Director’s Statement
It was important for me in making this film to illuminate patterns over long time-spans; to interweave past, present, and future and highlight the points at which they interconnect and become indiscernible from one another. I chose film as my medium because it offers the opportunity to assemble visual, aural, and emotional constructs into a larger whole that can transcend its parts. Thus, the three stories in this film run in parallel and feed into one another in various ways.

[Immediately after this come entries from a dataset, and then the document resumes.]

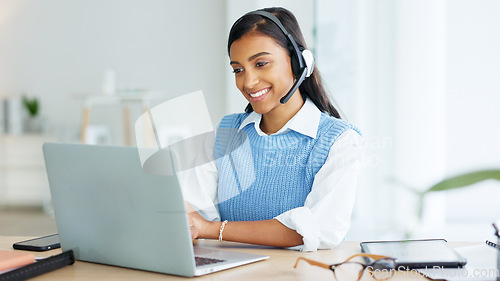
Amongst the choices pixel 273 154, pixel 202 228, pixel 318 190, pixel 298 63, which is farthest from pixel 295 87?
pixel 202 228

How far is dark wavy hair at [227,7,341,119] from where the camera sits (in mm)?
1478

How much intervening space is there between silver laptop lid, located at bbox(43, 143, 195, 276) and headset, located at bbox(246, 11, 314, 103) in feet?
2.10

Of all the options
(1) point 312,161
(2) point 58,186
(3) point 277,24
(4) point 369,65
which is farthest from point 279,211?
(4) point 369,65

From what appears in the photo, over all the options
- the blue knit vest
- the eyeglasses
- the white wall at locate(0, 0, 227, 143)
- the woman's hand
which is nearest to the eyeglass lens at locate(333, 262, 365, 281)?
the eyeglasses

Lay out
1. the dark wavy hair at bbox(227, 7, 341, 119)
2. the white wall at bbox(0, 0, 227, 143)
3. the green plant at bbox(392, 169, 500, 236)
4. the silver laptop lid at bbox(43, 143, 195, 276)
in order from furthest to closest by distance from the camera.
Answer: the white wall at bbox(0, 0, 227, 143) < the dark wavy hair at bbox(227, 7, 341, 119) < the silver laptop lid at bbox(43, 143, 195, 276) < the green plant at bbox(392, 169, 500, 236)

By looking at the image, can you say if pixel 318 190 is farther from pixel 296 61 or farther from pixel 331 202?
pixel 296 61

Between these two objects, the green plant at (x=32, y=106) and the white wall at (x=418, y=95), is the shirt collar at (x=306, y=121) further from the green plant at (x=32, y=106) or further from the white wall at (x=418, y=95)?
the green plant at (x=32, y=106)

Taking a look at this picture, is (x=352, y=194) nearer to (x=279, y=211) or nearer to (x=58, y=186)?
(x=279, y=211)

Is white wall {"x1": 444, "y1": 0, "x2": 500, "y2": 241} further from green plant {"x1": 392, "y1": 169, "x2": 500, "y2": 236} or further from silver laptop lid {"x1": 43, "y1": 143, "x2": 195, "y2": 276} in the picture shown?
green plant {"x1": 392, "y1": 169, "x2": 500, "y2": 236}

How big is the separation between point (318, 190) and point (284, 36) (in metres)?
0.42

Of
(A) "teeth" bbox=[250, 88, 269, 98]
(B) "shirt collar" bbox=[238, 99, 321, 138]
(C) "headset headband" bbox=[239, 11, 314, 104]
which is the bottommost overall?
(B) "shirt collar" bbox=[238, 99, 321, 138]

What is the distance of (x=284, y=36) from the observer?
1.50m

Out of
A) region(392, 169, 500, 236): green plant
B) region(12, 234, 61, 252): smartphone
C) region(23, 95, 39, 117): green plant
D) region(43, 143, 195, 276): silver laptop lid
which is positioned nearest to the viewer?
region(392, 169, 500, 236): green plant

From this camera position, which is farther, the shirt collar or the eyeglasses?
the shirt collar
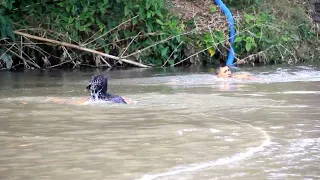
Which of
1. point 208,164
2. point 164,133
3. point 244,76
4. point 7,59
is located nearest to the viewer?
point 208,164

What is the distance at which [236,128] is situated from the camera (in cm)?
724

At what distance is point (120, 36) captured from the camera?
16406 millimetres

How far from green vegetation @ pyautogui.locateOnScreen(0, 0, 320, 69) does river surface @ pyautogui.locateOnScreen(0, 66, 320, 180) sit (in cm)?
374

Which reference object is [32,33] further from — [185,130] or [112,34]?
[185,130]

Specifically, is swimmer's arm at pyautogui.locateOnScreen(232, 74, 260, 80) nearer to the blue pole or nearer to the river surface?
the river surface

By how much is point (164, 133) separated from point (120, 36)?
9.67 meters

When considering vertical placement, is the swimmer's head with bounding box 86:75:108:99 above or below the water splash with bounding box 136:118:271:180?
above

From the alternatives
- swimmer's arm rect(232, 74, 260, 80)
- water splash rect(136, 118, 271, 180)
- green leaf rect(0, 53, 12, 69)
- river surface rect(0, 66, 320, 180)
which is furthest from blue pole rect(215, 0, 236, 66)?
water splash rect(136, 118, 271, 180)

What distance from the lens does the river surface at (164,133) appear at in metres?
5.40

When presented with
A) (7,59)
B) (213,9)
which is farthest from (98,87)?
(213,9)

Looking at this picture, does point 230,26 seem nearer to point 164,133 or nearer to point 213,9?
point 213,9

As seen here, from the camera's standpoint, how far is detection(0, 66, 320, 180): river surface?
5398 millimetres

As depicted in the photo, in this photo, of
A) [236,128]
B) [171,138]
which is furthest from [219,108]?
[171,138]

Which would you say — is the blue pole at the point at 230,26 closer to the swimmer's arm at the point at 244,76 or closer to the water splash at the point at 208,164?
the swimmer's arm at the point at 244,76
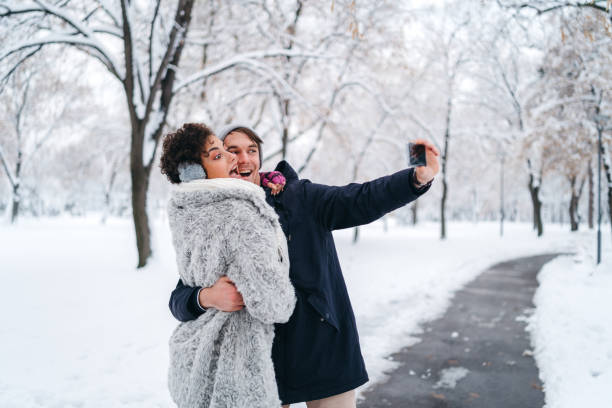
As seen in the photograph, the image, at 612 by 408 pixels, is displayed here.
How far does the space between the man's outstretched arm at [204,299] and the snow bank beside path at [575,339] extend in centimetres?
333

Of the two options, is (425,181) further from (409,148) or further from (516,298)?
(516,298)

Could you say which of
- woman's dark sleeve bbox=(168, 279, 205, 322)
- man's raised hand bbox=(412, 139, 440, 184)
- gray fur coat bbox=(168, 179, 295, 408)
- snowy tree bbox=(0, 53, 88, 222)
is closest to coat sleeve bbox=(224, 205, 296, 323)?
gray fur coat bbox=(168, 179, 295, 408)

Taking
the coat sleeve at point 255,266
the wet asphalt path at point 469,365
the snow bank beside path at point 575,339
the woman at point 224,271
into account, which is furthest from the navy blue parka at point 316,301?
the snow bank beside path at point 575,339

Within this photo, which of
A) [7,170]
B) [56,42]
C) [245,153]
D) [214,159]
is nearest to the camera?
[214,159]

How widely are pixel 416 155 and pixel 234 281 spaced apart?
3.02ft

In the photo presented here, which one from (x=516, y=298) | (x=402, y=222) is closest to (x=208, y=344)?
(x=516, y=298)

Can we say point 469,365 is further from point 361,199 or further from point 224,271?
point 224,271

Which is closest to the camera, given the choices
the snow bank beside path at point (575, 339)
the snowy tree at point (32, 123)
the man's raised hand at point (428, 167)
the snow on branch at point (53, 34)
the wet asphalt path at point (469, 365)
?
the man's raised hand at point (428, 167)

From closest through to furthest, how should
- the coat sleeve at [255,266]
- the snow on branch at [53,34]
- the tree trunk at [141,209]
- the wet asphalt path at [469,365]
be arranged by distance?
the coat sleeve at [255,266] → the wet asphalt path at [469,365] → the snow on branch at [53,34] → the tree trunk at [141,209]

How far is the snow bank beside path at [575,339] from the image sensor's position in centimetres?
340

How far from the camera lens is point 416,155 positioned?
1.62 metres

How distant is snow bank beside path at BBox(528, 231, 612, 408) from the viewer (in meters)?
3.40

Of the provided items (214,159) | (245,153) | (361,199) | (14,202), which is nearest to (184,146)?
(214,159)

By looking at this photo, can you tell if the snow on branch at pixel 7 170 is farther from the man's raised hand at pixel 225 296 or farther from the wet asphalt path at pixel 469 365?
the man's raised hand at pixel 225 296
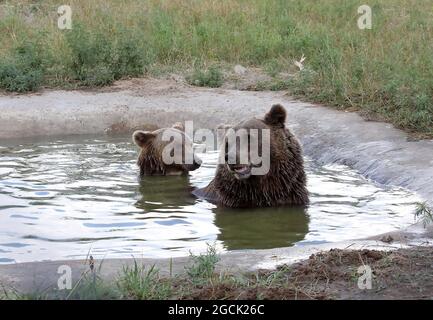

Trapped in the midst of a lonely and unraveling life, Jim is forced to make important decisions under extreme duress. Being only human, he needs to be sure his life means something and therefore funnels his remaining resources into securing his legacy via Lorigen, a company offering social and economic security through genetic enhancement. The past represented in the film serves as fuel for Jim’s resolve, while the future is a hypothetical projection derived of his decision. Though Jim is the nucleus of the events in the film, they are never fully under his control- in fact, many of the problems he initiates are never even known to him. This seemed to me an appropriate framework for a movie about the issues involved in manipulating the genes of future generations.
I wrote this film as a way of exploring the idea that events, like people, have ancestors. Inspiration came from my friends, family, and imagination. Everyone has a story to tell, but today’s story is informed by the events of yesterday, while that story will undoubtedly influence what happens tomorrow, and so on.
Being an independent filmmaker of modest means, it was my challenge to convey this story with the tools I had at my disposal. Recent advances in desktop cinema, and the availability of inexpensive tools and training, contributed greatly to the final product, as did the enthusiastic help of many good people. Being almost entirely self-taught, I owe my virtual tutors in cyberspace a debt of gratitude.
As for the characters in the film, many of them are composites of people I know and the experiences they’ve had. This is especially true of Jim. The world he inhabits, where the dying middle-class struggles to hold on as shifting social norms and technological progress allow the affluent to excel to ever-greater heights, is informed by the plights and struggles of many people close to me. It was important to me create a character in Jim that never comes across as a loser, but instead simply can’t maintain his foothold in the face of insurmountable social and economic obstacles. For Jim and those in a similar position, the American Dream has been dead for a while now- we are just grasping at the remaining scraps.
Meanwhile in the background a large biotech firm peddles genetic wares promising to help consumers overcome the obstacles common to their peers. Now the “War on the Middle-Class” is reframed as an “Arms Race Within the Middle-Class”. In the film, as in life, we find that the wealthy have their own hidden system for maintaining their position. In that sense, the playing field is only level as far as you can see it- beyond the horizon, mountains lurk in the haze of exclusivity. Genetic enhancement at the retail level may, among other things, increase the depth of your gaze. Whether it can help you reach those distant peaks, or navigate the murky ethical and socio-economic terrain in between, is another matter entirely.